### Supplied data
## Start

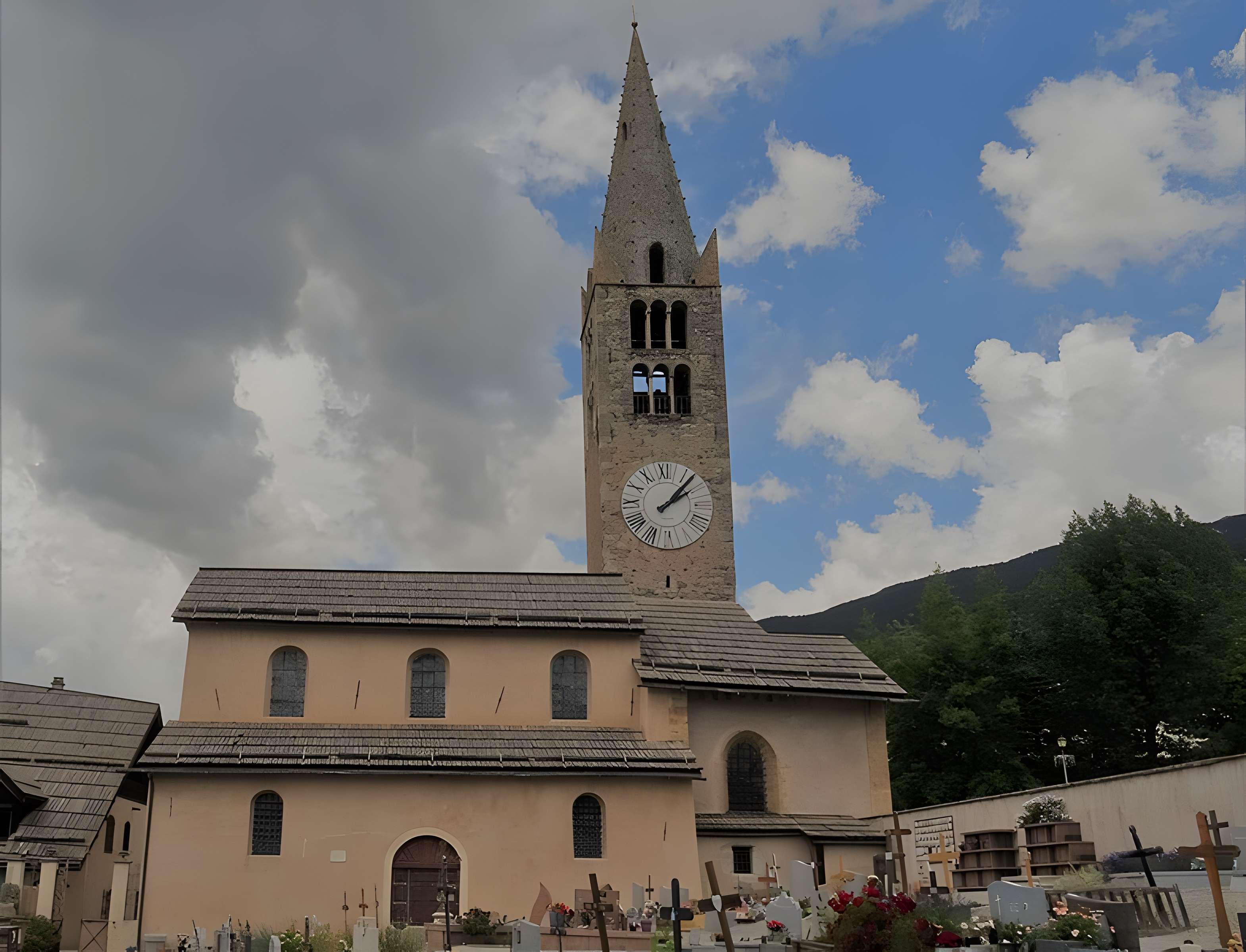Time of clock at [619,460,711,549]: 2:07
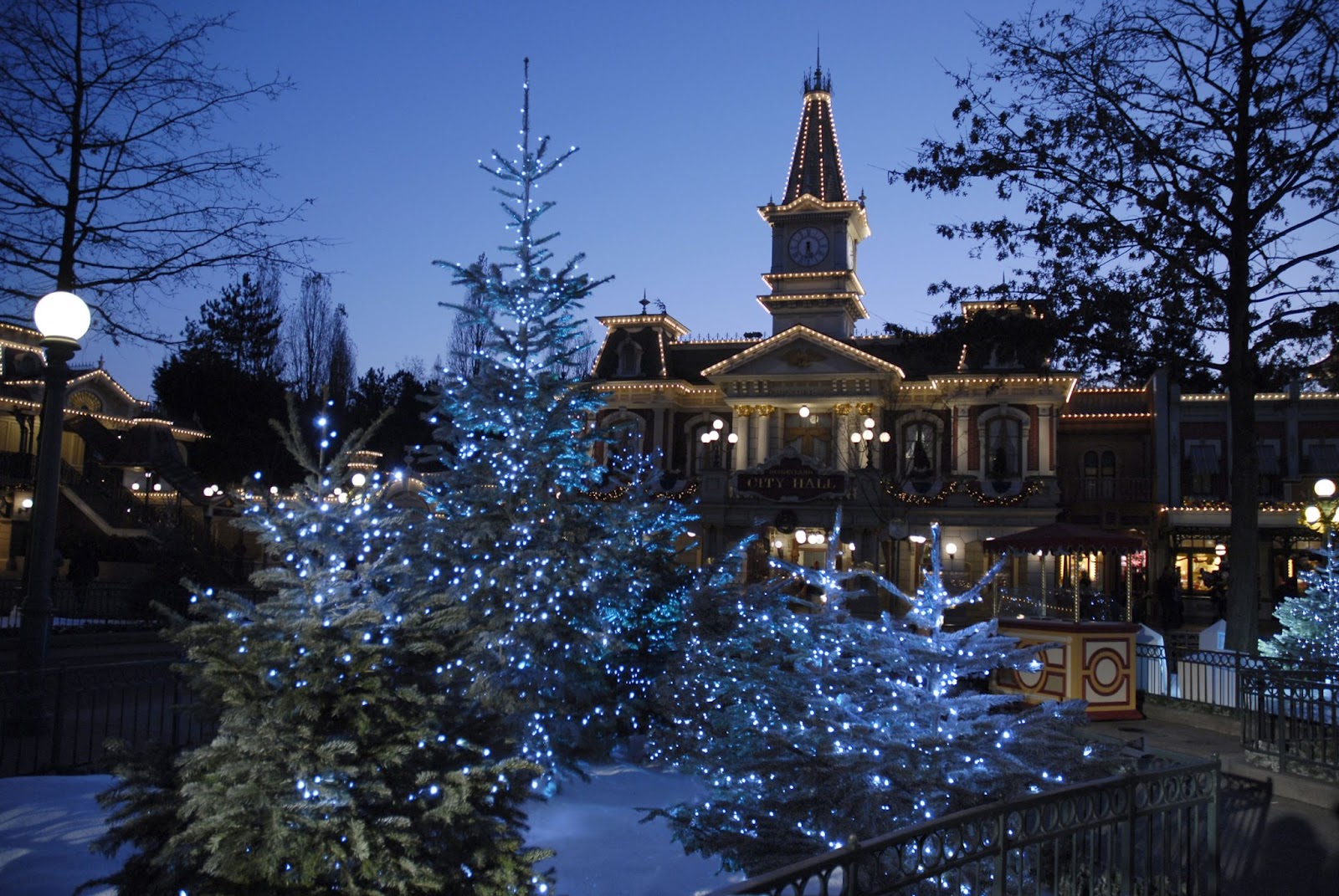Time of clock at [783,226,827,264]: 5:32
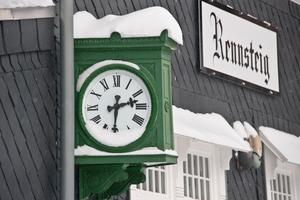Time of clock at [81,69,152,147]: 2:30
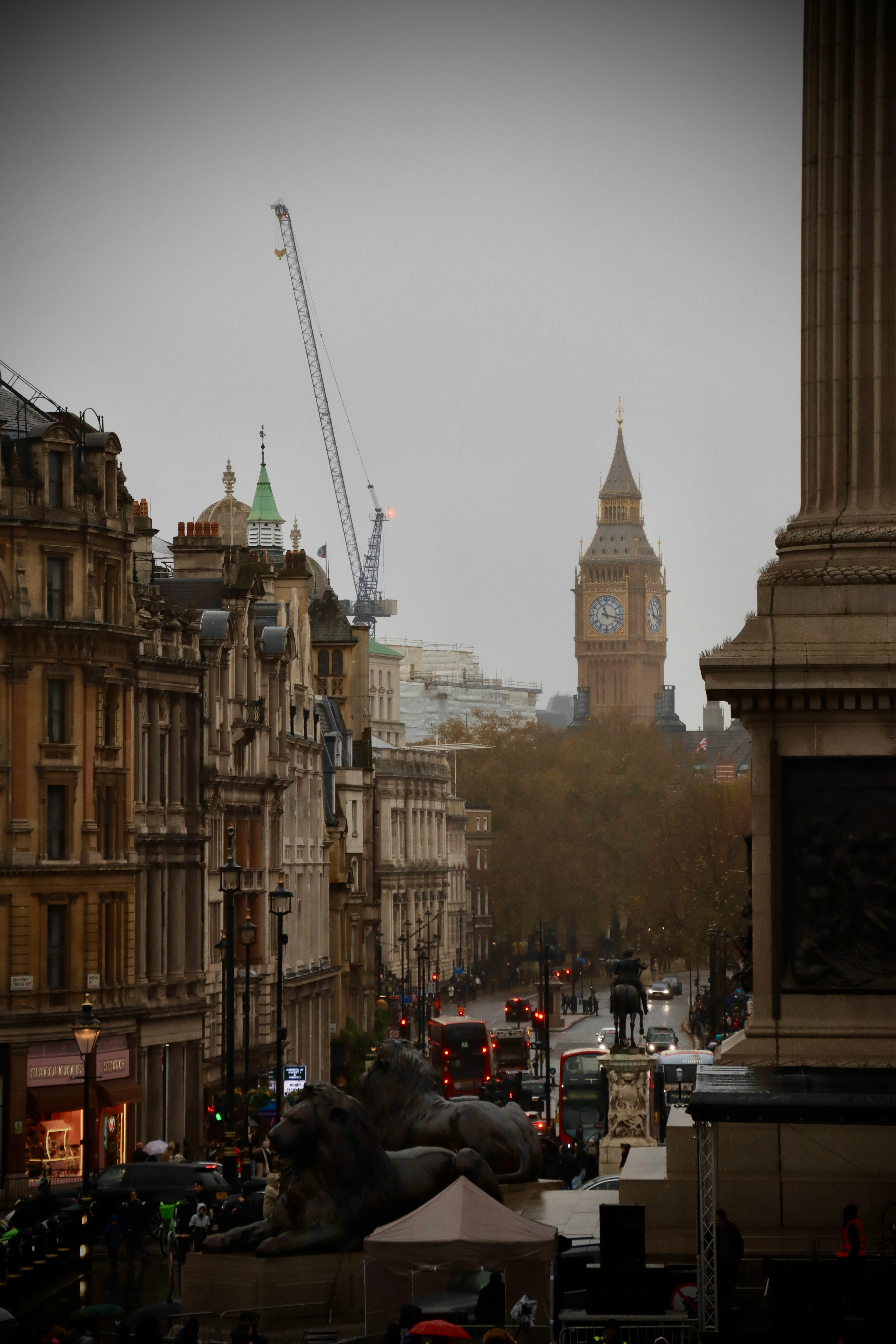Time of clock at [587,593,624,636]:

## End
## Start

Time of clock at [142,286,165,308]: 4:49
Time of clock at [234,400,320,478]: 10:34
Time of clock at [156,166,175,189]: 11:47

## End
## Start

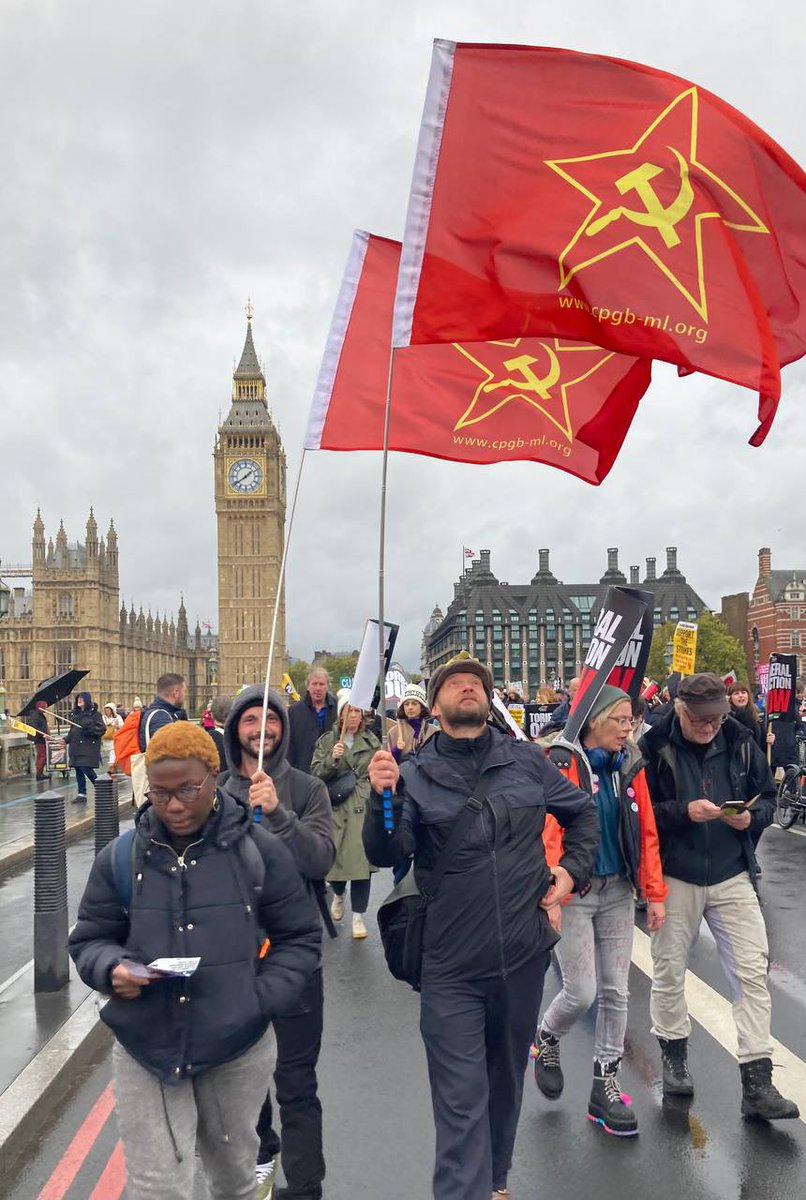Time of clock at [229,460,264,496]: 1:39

## End

### Task instructions
Write out, character for character, the stretch of rows from the one containing "Time of clock at [142,286,165,308]: 4:49" through the one containing "Time of clock at [156,166,175,189]: 11:47", both included.

### Task result
Time of clock at [142,286,165,308]: 4:49
Time of clock at [234,400,320,478]: 10:34
Time of clock at [156,166,175,189]: 11:47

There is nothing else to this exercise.